SOURCE PASSAGE:
=-=-=-=-=

Understanding buzzdetect model metrics

buzzdetect core

Published

May 12, 2026

Modified

May 12, 2026

Overview

There are a few pieces of jargon we often use when referring to the performance of our buzzdetect models. Fortunately, as models go, the tests of our models are fairly straightforward. In this post, we’ll do a deep dive on our terminology and look at some of the behaviors and implications of the model metrics.

So far, we treat our models as simple binary predictors. Is there buzzing in the frame or not? The models can’t (yet) identify the insect producing the buzz and, while they’ve technically been trained to detect other events like rain and passing cars, we only include those events in the training dataset to improve performance on bees and haven’t tested model performance on non-buzz events.

Treating results as binary trials, there are three resulting measures of model performance that we refer to as the model metrics: sensitivity, precision, and false positive rate. These interrelated values are themselves functions of the threshold applied to the activation value for the buzz neuron of the model. Let’s define all five terms.

TL;DR

Sensitivity is the probability that we get a detection given that a frame contains a buzz.
Precision is the probability that there is a buzz given that there was a detection.
False positive rate is the probability that a non-buzz frame produces a detection.
The threshold is the activation value above which we call a detection.
The activation value is the score given by the output neuron trained to detect buzzes.

Activation and Thresholds

Every row in a buzzdetect result file represents one frame, one discrete portion of audio that was fed into the model. Every column (except the “start” column) represents a different type of audio event the model has been trained to classify, with values corresponding to those neurons’ activations: the numerical output of the neural network for that neuron. The model is a huge pile of math; the activations are the outputs of that pile given the input audio. The activation value is a bit abstract. We don’t make any modification of the activations, though other tools do (e.g. Wood and Kahl 2024). We could bound the activations between zero and one, but this would only rescale the values, it wouldn’t really change how they’re used or what they mean. We could try to map the activations to a probability (and we do, later in this post), but this mapping is context-dependent. We don’t want to imply that a given activation value implies a fixed chance of a buzz, so buzzdetect outputs the unmodified activation values.

To turn activations into detections, the user must apply a threshold. This is simply a number that sets the lower limit for a detection. When activation > threshold, a detection is called. The choice of a threshold depends on the signal-to-noise ratio of the underlying data. Sites with a high amount of pollinator activity will show obvious trends even under very strict thresholds. Thresholding buzzdetect results is handled by our buzzr package.

=-=-=-=-=

MATERIAL SHOWN:

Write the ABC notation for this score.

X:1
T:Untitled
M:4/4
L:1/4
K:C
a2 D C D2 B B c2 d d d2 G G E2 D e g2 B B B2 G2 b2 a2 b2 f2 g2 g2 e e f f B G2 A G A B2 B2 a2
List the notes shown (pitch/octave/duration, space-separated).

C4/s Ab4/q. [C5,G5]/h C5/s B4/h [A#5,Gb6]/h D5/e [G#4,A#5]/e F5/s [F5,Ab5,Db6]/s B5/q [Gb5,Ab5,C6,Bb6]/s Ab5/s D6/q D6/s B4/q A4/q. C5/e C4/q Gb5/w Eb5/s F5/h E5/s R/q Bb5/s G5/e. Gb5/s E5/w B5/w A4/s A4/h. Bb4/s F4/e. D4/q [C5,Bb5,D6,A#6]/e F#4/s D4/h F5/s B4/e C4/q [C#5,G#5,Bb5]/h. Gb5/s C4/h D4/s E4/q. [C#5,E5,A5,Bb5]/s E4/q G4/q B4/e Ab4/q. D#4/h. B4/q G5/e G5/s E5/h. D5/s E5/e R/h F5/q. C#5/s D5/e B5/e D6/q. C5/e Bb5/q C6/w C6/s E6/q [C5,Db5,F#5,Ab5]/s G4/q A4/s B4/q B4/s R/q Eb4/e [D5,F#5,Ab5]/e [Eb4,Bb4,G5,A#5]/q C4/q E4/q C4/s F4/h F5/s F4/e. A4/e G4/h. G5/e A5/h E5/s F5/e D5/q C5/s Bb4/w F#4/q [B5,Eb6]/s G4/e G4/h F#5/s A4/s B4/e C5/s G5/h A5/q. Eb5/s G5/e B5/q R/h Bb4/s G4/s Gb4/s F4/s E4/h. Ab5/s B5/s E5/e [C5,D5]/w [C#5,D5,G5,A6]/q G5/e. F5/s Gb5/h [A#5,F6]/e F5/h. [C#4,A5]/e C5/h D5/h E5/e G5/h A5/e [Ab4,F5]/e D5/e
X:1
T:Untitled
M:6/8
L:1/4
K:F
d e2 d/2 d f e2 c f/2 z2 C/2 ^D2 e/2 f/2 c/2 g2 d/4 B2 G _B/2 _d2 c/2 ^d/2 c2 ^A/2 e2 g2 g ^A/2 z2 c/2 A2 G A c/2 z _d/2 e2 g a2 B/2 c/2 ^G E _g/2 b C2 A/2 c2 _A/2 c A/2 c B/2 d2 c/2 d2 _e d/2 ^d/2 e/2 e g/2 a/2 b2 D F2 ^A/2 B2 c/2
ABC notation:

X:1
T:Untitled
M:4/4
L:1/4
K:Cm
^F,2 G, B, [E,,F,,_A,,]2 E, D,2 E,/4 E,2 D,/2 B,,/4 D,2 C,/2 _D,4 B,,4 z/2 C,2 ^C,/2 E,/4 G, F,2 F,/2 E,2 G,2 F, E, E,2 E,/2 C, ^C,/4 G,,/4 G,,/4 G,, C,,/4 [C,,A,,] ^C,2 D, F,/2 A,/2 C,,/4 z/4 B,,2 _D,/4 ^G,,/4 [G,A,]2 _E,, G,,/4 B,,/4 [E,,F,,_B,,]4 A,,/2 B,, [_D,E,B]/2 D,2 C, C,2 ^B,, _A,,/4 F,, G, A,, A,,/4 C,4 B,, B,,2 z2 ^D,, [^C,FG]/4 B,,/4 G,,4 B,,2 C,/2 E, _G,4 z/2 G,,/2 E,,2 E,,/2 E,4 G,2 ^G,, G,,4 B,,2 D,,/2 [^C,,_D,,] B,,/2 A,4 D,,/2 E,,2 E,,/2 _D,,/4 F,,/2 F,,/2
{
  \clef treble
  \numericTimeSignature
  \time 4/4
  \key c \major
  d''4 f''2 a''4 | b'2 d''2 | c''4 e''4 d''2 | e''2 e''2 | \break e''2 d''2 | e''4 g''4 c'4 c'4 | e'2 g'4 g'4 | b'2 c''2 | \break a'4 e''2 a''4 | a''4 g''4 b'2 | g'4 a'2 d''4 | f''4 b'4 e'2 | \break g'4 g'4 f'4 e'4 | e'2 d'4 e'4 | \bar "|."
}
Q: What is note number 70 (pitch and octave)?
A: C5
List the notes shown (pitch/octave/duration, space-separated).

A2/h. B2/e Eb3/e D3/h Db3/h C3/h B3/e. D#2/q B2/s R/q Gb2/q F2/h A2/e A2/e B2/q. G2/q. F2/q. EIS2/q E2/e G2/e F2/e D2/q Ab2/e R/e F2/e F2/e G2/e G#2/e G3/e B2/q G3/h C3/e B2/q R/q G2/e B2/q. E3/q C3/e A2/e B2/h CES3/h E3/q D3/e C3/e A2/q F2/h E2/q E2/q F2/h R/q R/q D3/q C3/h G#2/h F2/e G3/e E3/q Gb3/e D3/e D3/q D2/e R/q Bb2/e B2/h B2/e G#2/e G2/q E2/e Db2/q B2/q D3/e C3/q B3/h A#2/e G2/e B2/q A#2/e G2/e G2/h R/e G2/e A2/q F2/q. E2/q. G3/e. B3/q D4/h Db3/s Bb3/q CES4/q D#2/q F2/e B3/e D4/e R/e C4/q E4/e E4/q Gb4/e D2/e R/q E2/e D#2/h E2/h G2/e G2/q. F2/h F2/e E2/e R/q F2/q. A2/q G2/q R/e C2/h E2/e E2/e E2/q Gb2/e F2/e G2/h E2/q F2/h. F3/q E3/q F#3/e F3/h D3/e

=-=-=-=-=

WRITTEN EXERCISE 1: Summarize the buzzdetect metrics post in two sentences.
WRITTEN EXERCISE 2: Reproduce word for word the part of the buzzdetect metrics post that opens with the words containing "Treating results as" and closes with "was a detection.".

COMPLETE RESPONSE 1: The post explains the terms used to describe the performance of buzzdetect models, which are treated as simple binary predictors of whether a frame contains buzzing. It defines sensitivity, precision, false positive rate, the threshold and the activation value, and notes that buzzdetect outputs unmodified activation values that users turn into detections by applying a threshold.

COMPLETE RESPONSE 2:
Treating results as binary trials, there are three resulting measures of model performance that we refer to as the model metrics: sensitivity, precision, and false positive rate. These interrelated values are themselves functions of the threshold applied to the activation value for the buzz neuron of the model. Let’s define all five terms.

TL;DR

Sensitivity is the probability that we get a detection given that a frame contains a buzz.
Precision is the probability that there is a buzz given that there was a detection.